┌─ Records for the exercise
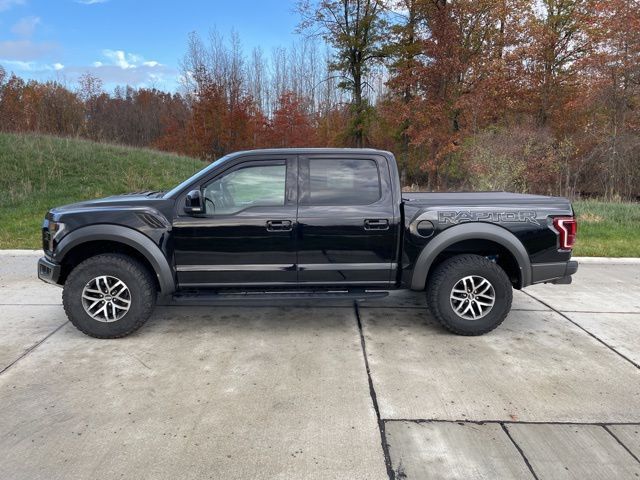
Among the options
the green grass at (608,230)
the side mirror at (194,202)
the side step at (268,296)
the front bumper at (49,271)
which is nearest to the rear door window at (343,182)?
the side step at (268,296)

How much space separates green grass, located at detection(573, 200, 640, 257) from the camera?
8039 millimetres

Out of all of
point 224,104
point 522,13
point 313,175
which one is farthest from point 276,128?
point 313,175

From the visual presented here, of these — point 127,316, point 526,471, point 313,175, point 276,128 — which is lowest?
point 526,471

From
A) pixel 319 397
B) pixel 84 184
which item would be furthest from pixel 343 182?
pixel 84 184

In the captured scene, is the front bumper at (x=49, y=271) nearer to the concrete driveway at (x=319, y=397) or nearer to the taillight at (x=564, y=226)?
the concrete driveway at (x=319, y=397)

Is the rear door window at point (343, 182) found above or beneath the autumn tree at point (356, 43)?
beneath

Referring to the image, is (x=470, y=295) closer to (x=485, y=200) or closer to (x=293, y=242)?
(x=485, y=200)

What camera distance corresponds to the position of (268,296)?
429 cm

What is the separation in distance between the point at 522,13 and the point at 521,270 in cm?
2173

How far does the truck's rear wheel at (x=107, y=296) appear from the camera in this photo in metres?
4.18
└─
┌─ Records for the exercise
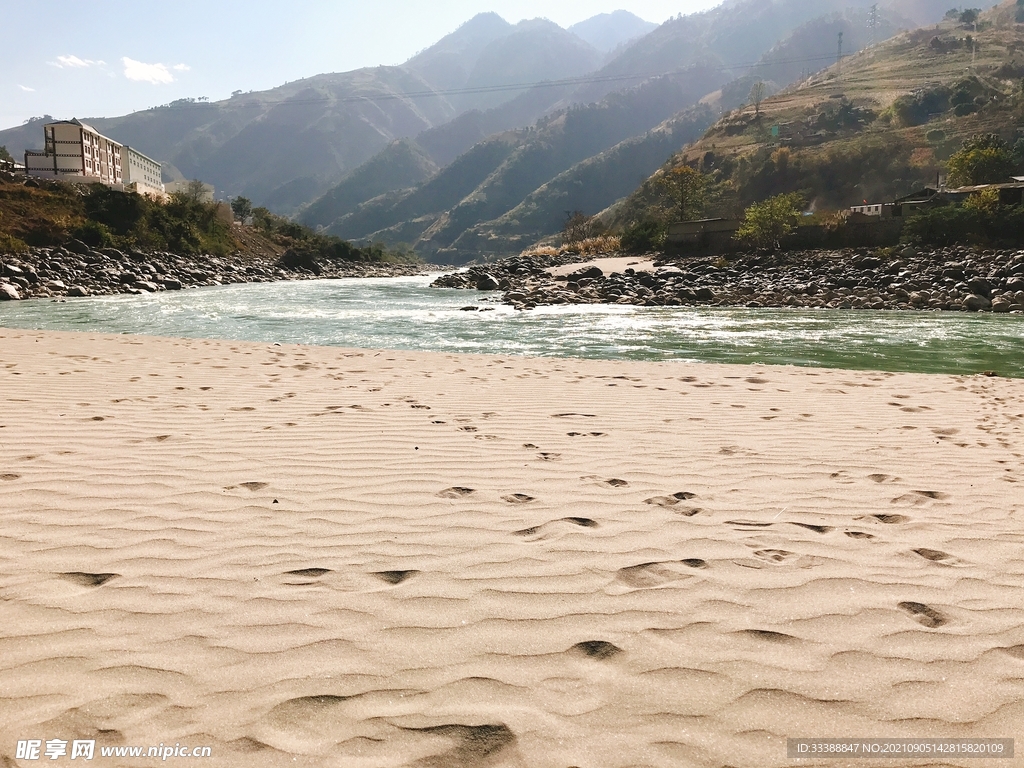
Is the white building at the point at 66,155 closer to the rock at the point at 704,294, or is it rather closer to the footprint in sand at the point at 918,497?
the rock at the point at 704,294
└─
• _What you will do_: Which lines in the records above contain the string "camera" with its case matching? Return each of those lines in full.

• _Result of the task_:
How much space separates green grass, located at detection(573, 200, 640, 257) from the camera?
What camera distance corresponds to the position of (268,296)?
How far does the truck's rear wheel at (x=107, y=296) appear from the camera in this photo in metres?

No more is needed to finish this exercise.